Simply put, these burgers are GOOD. I’ll bet you could make them for people without telling them they were lamb, and the people would eat them, and the people would like them, and then you could surprise the people, but I guess that’s a little bit sneaky/unethical, huh?
Have you ever “converted” someone to liking an ingredient they previously disliked? Or been converted? If so, I’d love to hear about it! Comment away.
1 1/2 pounds ground lamb (if you absolutely can’t stomach the thought, substitute ground turkey)
1/2 cup feta (or other goat cheese), crumbled
1/4 cup pine nuts, toasted
1/4 cup each fresh mint & flat-leaf parsley, chopped
1/2 red onion, diced
2 cloves garlic, minced
1 T allspice
zest of one lemon (optional)
salt & pepper
accompaniments: hamburger buns, sliced cucumber, red onion, dill mayonnaise* OR pita bread, cucumber, onion, tzatziki sauce*
Saute garlic & onion in olive oil over medium-low heat until translucent. Allow to cool a bit before combining with the other ingredients in a large bowl. Mix thoroughly–hands are best for this!–and form into patties. Traditional hamburger-style, I recommend you make your burgers wider than the buns you plan to use, as the patties will shrink when you cook them. I got six out of my last batch.

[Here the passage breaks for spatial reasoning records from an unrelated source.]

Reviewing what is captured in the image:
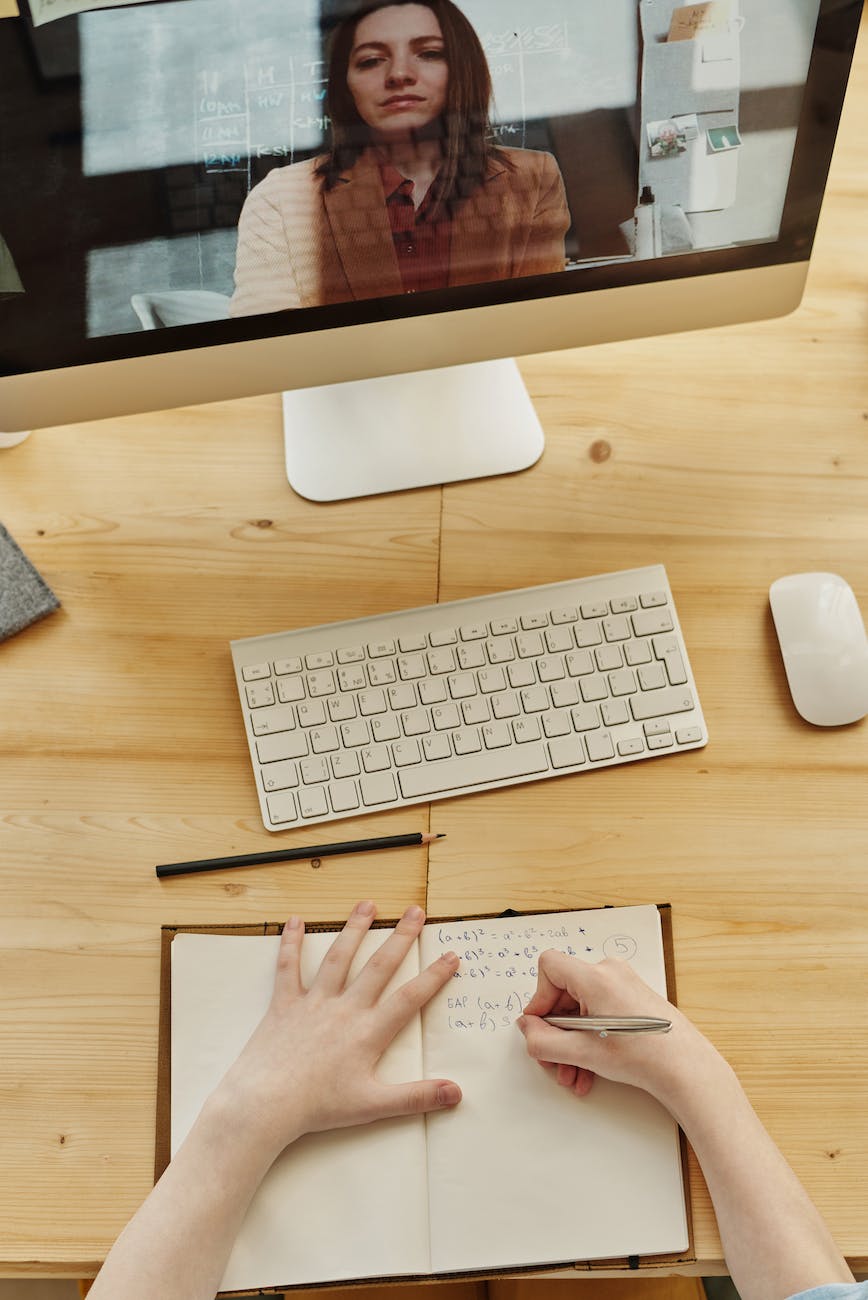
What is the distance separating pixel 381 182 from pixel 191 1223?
23.8 inches

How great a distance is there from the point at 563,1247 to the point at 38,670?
0.51 meters

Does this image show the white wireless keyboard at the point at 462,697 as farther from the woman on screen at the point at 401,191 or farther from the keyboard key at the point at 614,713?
the woman on screen at the point at 401,191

Alternately, if you’re serving with pita, make a bunch of small, flat-meatball-ish sized patties (about 12-15) so they’ll stuff into the pocket more easily.

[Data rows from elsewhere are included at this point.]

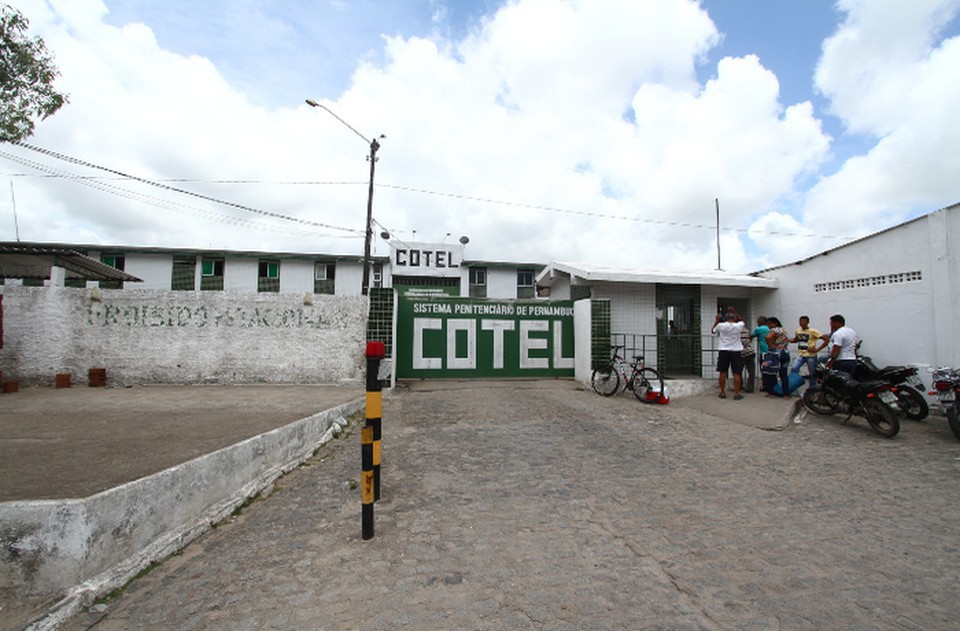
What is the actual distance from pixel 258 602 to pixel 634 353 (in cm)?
928

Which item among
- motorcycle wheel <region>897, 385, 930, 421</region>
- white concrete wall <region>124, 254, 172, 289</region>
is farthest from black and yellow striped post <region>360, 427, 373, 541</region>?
white concrete wall <region>124, 254, 172, 289</region>

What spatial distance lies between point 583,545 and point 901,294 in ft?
28.1

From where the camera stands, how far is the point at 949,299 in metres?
6.94

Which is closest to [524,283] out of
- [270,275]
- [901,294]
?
[270,275]

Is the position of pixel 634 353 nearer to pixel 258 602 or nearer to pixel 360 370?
pixel 360 370

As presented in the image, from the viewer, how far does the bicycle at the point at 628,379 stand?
805cm

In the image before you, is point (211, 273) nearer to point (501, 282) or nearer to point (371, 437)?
point (501, 282)

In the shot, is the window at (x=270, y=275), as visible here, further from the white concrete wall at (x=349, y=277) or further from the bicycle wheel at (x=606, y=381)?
the bicycle wheel at (x=606, y=381)

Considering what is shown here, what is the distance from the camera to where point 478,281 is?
1023 inches

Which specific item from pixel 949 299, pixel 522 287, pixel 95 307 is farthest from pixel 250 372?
pixel 522 287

Heat up your grill pan or outdoor grill (I don’t recommend outside if you are making small patties–they don’t skewer well). Grill over medium-high heat on both sides to achieve a nice, brown crust. Either turn heat down or move burgers to indirect heat and continue cooking until desired doneness is reached (we like a little pink in the middle). On my stove-top grill pan, one batch took approximately 8-10 minutes.
Serve immediately with accompaniments. Enjoy!
1/2 cup mayonnaise
1 T fresh dill, chopped or 1 tsp. dried
1 clove garlic, minced fine
Combine all ingredients and mix until smooth. Resist the urge to slather this all over everything. (Or, if you’re me, fail to resist said urge).
This is a traditional Greek condiment, so it works best with thick, Greek-style yogurt. If you can’t find that, use plain, full-fat yogurt.
1 cup plain yogurt
1 small cucumber, peeled & grated
1-2 cloves garlic, minced
1 tsp. fresh dill or 1/2 tsp. dried
juice of half a lemon
Squeeze grated cucumber in a paper towel to remove excess moisture. Combine the rest of the ingredients–if you make this ahead of time, the garlic flavor will become more intense.